I held up the dozen donuts I’d collected from the small shop down the street. “They’re powdered sugar and real cinnamon,” I said, coaxingly. Just for the cinnamon they’d cost me a fortune, but they were his favorite. “And it really is ten minutes.”
His eyes lit up and he stood to take the box. “Just this once,” he said, and dove in. “What’s going on?” he mumbled around a mouthful of fried dough.
“Could we get to the student database from your machine?” I asked. “George Babel’s information should be in there. He’s Raymond Datini’s roommate if that helps.” We got a new database every six months or so and George had been in the school long enough to show up.

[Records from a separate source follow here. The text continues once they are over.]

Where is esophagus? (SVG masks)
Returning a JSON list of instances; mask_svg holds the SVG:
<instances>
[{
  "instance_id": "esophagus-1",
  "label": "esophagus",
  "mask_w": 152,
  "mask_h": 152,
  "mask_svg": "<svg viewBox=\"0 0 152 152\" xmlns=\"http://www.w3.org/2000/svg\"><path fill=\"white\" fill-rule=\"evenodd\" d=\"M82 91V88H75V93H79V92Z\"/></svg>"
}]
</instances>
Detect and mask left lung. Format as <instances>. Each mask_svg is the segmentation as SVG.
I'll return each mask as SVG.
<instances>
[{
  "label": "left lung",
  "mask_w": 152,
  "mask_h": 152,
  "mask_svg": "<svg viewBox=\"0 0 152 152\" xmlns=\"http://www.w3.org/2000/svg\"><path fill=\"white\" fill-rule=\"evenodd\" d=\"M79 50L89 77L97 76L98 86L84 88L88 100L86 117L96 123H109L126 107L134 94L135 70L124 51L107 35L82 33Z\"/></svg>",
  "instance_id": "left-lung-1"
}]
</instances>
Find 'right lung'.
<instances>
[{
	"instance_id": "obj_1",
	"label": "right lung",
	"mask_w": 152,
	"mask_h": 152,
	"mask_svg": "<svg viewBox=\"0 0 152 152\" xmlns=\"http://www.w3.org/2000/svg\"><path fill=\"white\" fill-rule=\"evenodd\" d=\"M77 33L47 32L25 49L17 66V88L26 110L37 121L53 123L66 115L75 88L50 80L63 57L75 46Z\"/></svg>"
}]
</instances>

Andrew turned around and started typing on his computer; he was one of a short list of people—including Cherabino—who went through the twice-yearly deep background checks to have a personal machine, and even his usage was recorded, and his data Quarantined periodically. The world hadn’t crumbled in the Tech Wars sixty years ago just for everyone to be careless now.
Andrew typed some more and turned around. “Sorry, Adam, I’m not going to be able to get to that info without a lot of hoops and a lot of waiting. Have you tried calling the registrar’s office? They might even be able to tell you if he banks at the university. Legally, because the state pays half the tuition even at private universities, the financial records are open to investigation with reasonable suspicion. And since the registrar handles tuition payments he’ll have access to that information.”